Written instruction: Count how many lines in the items below contain the string "which", treating uppercase and lowercase as different. Give only the number.

Material supplied:

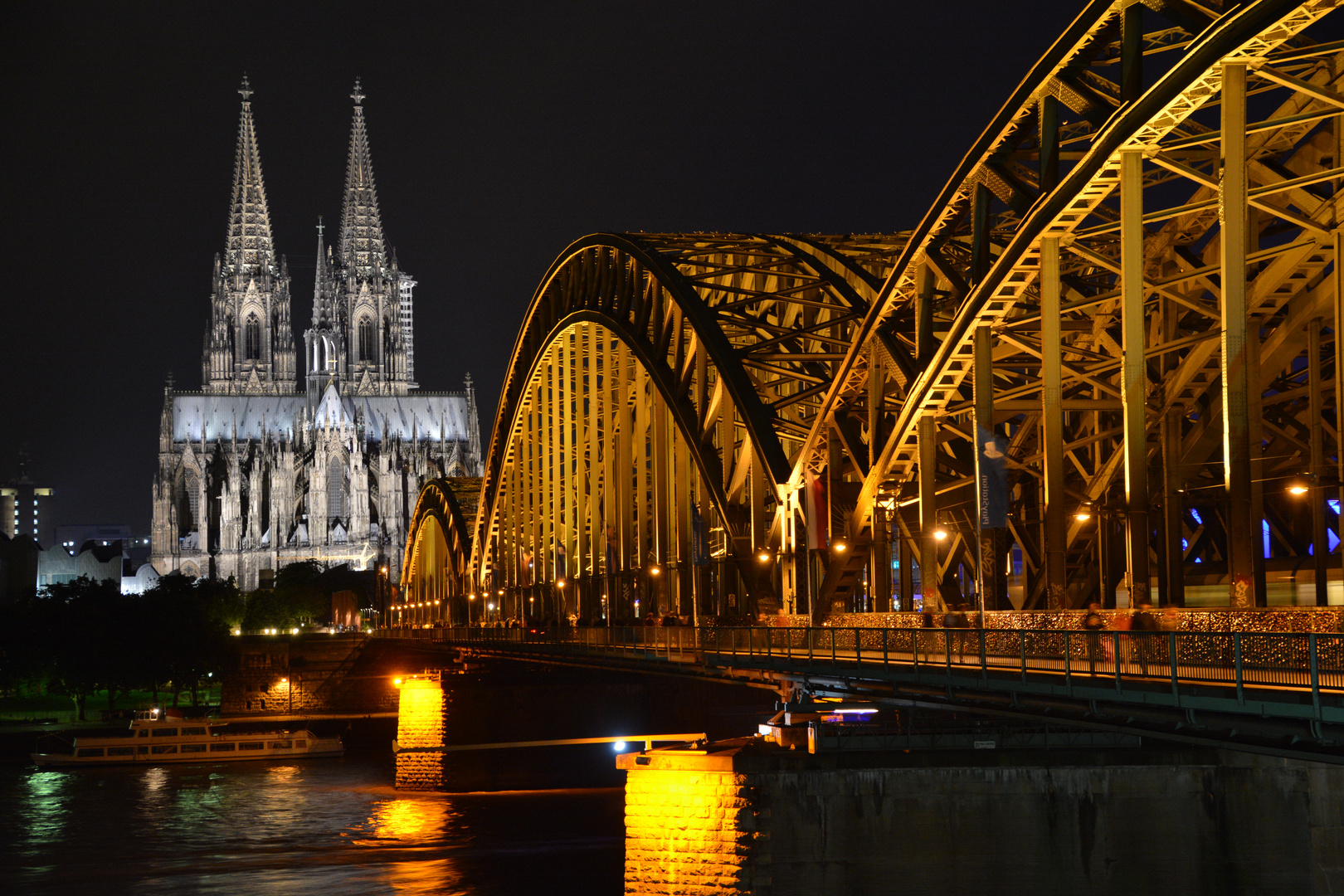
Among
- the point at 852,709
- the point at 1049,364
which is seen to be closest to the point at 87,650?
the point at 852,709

--

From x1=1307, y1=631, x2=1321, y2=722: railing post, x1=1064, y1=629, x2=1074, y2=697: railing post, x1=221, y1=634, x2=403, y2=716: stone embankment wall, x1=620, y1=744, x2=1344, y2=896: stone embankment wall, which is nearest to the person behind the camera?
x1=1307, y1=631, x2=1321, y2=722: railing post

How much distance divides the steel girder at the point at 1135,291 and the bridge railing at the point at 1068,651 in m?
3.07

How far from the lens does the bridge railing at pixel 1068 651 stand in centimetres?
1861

Exercise solution: 2